• Required action:
Make an exact copy of the entries below and leave any picture out of it.

• Supplied entries:
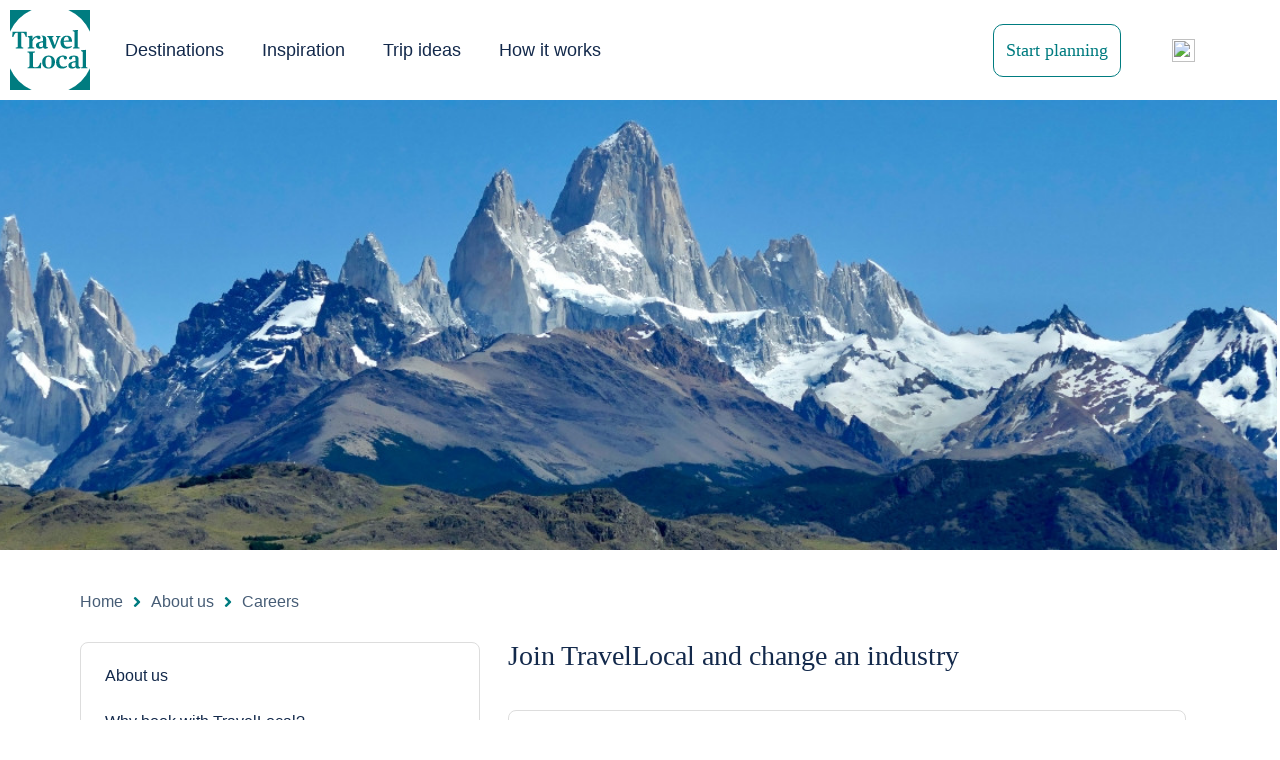

--- FILE ---
content_type: application/x-javascript
request_url: https://www.clarity.ms/tag/qpqp96g2cy
body_size: 2336
content:
!function(c,l,a,r,i,t,y){function sync(){(new Image).src="https://c.clarity.ms/c.gif"}"complete"==document.readyState?sync():window.addEventListener("load",sync);a[c]("metadata",(function(){a[c]("set","C_IS","0")}),!1,!0);if(a[c].v||a[c].t)return a[c]("event",c,"dup."+i.projectId);a[c].t=!0,(t=l.createElement(r)).async=!0,t.src="https://scripts.clarity.ms/0.8.41/clarity.js",(y=l.getElementsByTagName(r)[0]).parentNode.insertBefore(t,y),a[c]("start",i),a[c].q.unshift(a[c].q.pop()),a[c]("set","C_IS","0")}("clarity",document,window,"script",{"projectId":"qpqp96g2cy","upload":"https://e.clarity.ms/collect","expire":365,"cookies":["_uetmsclkid","_uetvid"],"track":true,"content":true,"mask":["#rq-form > div:nth-child(2) > div > div > div > div > div > div._90f75e > div > div > div.fb7d27 > div > div:nth-child(1) > div > div > div.col-12.col-md-6.pb-default.pb-md-0 > div > div:nth-child(2)","#rq-form > div:nth-child(2) > div > div > div > div > div > div._90f75e > div > div > div.fb7d27 > div > div:nth-child(1) > div > div > div:nth-child(2) > div > div:nth-child(2)","#rq-form > div:nth-child(2) > div > div > div > div > div > div._90f75e > div > div > div.fb7d27 > div > div:nth-child(2) > div > div > div:nth-child(2)","#rq-form > div:nth-child(2) > div > div > div > div > div > div._90f75e > div > div > div.fb7d27 > div > div.d11e29._0ffd57 > div:nth-child(1) > div:nth-child(2) > div > div:nth-child(2)","#requestForm > div:nth-child(4) > div > input[type=text]","#requestForm > div:nth-child(5) > div > input[type=text]","#requestForm > div:nth-child(6) > div > input[type=email]","#requestForm > div:nth-child(7) > div > div > div > div.control > div > input","#__next > div > div > main > div > div > form > div:nth-child(1) > div > input","#__next > div > div > main > div > div > form > div.field.has-addons > div.control.is-expanded > input","#form > div > div > div > div > div > div.fb7d27 > form > div > div:nth-child(1) > div > div > div > div > div > div > div > div > div > input","#form > div > div > div > div > div > div.fb7d27 > form > div > div:nth-child(2) > div > div > div > div > div > div > div > div > div > input"],"keep":["msclkid"],"dob":2147});

--- FILE ---
content_type: application/x-javascript
request_url: https://www.clarity.ms/tag/qpqp96g2cy
body_size: 2050
content:
!function(c,l,a,r,i,t,y){a[c]("metadata",(function(){a[c]("set","C_IS","0")}),!1,!0);if(a[c].v||a[c].t)return a[c]("event",c,"dup."+i.projectId);a[c].t=!0,(t=l.createElement(r)).async=!0,t.src="https://scripts.clarity.ms/0.8.41/clarity.js",(y=l.getElementsByTagName(r)[0]).parentNode.insertBefore(t,y),a[c]("start",i),a[c].q.unshift(a[c].q.pop()),a[c]("set","C_IS","0")}("clarity",document,window,"script",{"projectId":"qpqp96g2cy","upload":"https://e.clarity.ms/collect","expire":365,"cookies":["_uetmsclkid","_uetvid"],"track":true,"content":true,"mask":["#rq-form > div:nth-child(2) > div > div > div > div > div > div._90f75e > div > div > div.fb7d27 > div > div:nth-child(1) > div > div > div.col-12.col-md-6.pb-default.pb-md-0 > div > div:nth-child(2)","#rq-form > div:nth-child(2) > div > div > div > div > div > div._90f75e > div > div > div.fb7d27 > div > div:nth-child(1) > div > div > div:nth-child(2) > div > div:nth-child(2)","#rq-form > div:nth-child(2) > div > div > div > div > div > div._90f75e > div > div > div.fb7d27 > div > div:nth-child(2) > div > div > div:nth-child(2)","#rq-form > div:nth-child(2) > div > div > div > div > div > div._90f75e > div > div > div.fb7d27 > div > div.d11e29._0ffd57 > div:nth-child(1) > div:nth-child(2) > div > div:nth-child(2)","#requestForm > div:nth-child(4) > div > input[type=text]","#requestForm > div:nth-child(5) > div > input[type=text]","#requestForm > div:nth-child(6) > div > input[type=email]","#requestForm > div:nth-child(7) > div > div > div > div.control > div > input","#__next > div > div > main > div > div > form > div:nth-child(1) > div > input","#__next > div > div > main > div > div > form > div.field.has-addons > div.control.is-expanded > input","#form > div > div > div > div > div > div.fb7d27 > form > div > div:nth-child(1) > div > div > div > div > div > div > div > div > div > input","#form > div > div > div > div > div > div.fb7d27 > form > div > div:nth-child(2) > div > div > div > div > div > div > div > div > div > input"],"keep":["msclkid"],"dob":2147});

• Output below:
--- FILE ---
content_type: application/x-javascript
request_url: https://www.clarity.ms/tag/qpqp96g2cy
body_size: 2336
content:
!function(c,l,a,r,i,t,y){function sync(){(new Image).src="https://c.clarity.ms/c.gif"}"complete"==document.readyState?sync():window.addEventListener("load",sync);a[c]("metadata",(function(){a[c]("set","C_IS","0")}),!1,!0);if(a[c].v||a[c].t)return a[c]("event",c,"dup."+i.projectId);a[c].t=!0,(t=l.createElement(r)).async=!0,t.src="https://scripts.clarity.ms/0.8.41/clarity.js",(y=l.getElementsByTagName(r)[0]).parentNode.insertBefore(t,y),a[c]("start",i),a[c].q.unshift(a[c].q.pop()),a[c]("set","C_IS","0")}("clarity",document,window,"script",{"projectId":"qpqp96g2cy","upload":"https://e.clarity.ms/collect","expire":365,"cookies":["_uetmsclkid","_uetvid"],"track":true,"content":true,"mask":["#rq-form > div:nth-child(2) > div > div > div > div > div > div._90f75e > div > div > div.fb7d27 > div > div:nth-child(1) > div > div > div.col-12.col-md-6.pb-default.pb-md-0 > div > div:nth-child(2)","#rq-form > div:nth-child(2) > div > div > div > div > div > div._90f75e > div > div > div.fb7d27 > div > div:nth-child(1) > div > div > div:nth-child(2) > div > div:nth-child(2)","#rq-form > div:nth-child(2) > div > div > div > div > div > div._90f75e > div > div > div.fb7d27 > div > div:nth-child(2) > div > div > div:nth-child(2)","#rq-form > div:nth-child(2) > div > div > div > div > div > div._90f75e > div > div > div.fb7d27 > div > div.d11e29._0ffd57 > div:nth-child(1) > div:nth-child(2) > div > div:nth-child(2)","#requestForm > div:nth-child(4) > div > input[type=text]","#requestForm > div:nth-child(5) > div > input[type=text]","#requestForm > div:nth-child(6) > div > input[type=email]","#requestForm > div:nth-child(7) > div > div > div > div.control > div > input","#__next > div > div > main > div > div > form > div:nth-child(1) > div > input","#__next > div > div > main > div > div > form > div.field.has-addons > div.control.is-expanded > input","#form > div > div > div > div > div > div.fb7d27 > form > div > div:nth-child(1) > div > div > div > div > div > div > div > div > div > input","#form > div > div > div > div > div > div.fb7d27 > form > div > div:nth-child(2) > div > div > div > div > div > div > div > div > div > input"],"keep":["msclkid"],"dob":2147});

--- FILE ---
content_type: application/x-javascript
request_url: https://www.clarity.ms/tag/qpqp96g2cy
body_size: 2050
content:
!function(c,l,a,r,i,t,y){a[c]("metadata",(function(){a[c]("set","C_IS","0")}),!1,!0);if(a[c].v||a[c].t)return a[c]("event",c,"dup."+i.projectId);a[c].t=!0,(t=l.createElement(r)).async=!0,t.src="https://scripts.clarity.ms/0.8.41/clarity.js",(y=l.getElementsByTagName(r)[0]).parentNode.insertBefore(t,y),a[c]("start",i),a[c].q.unshift(a[c].q.pop()),a[c]("set","C_IS","0")}("clarity",document,window,"script",{"projectId":"qpqp96g2cy","upload":"https://e.clarity.ms/collect","expire":365,"cookies":["_uetmsclkid","_uetvid"],"track":true,"content":true,"mask":["#rq-form > div:nth-child(2) > div > div > div > div > div > div._90f75e > div > div > div.fb7d27 > div > div:nth-child(1) > div > div > div.col-12.col-md-6.pb-default.pb-md-0 > div > div:nth-child(2)","#rq-form > div:nth-child(2) > div > div > div > div > div > div._90f75e > div > div > div.fb7d27 > div > div:nth-child(1) > div > div > div:nth-child(2) > div > div:nth-child(2)","#rq-form > div:nth-child(2) > div > div > div > div > div > div._90f75e > div > div > div.fb7d27 > div > div:nth-child(2) > div > div > div:nth-child(2)","#rq-form > div:nth-child(2) > div > div > div > div > div > div._90f75e > div > div > div.fb7d27 > div > div.d11e29._0ffd57 > div:nth-child(1) > div:nth-child(2) > div > div:nth-child(2)","#requestForm > div:nth-child(4) > div > input[type=text]","#requestForm > div:nth-child(5) > div > input[type=text]","#requestForm > div:nth-child(6) > div > input[type=email]","#requestForm > div:nth-child(7) > div > div > div > div.control > div > input","#__next > div > div > main > div > div > form > div:nth-child(1) > div > input","#__next > div > div > main > div > div > form > div.field.has-addons > div.control.is-expanded > input","#form > div > div > div > div > div > div.fb7d27 > form > div > div:nth-child(1) > div > div > div > div > div > div > div > div > div > input","#form > div > div > div > div > div > div.fb7d27 > form > div > div:nth-child(2) > div > div > div > div > div > div > div > div > div > input"],"keep":["msclkid"],"dob":2147});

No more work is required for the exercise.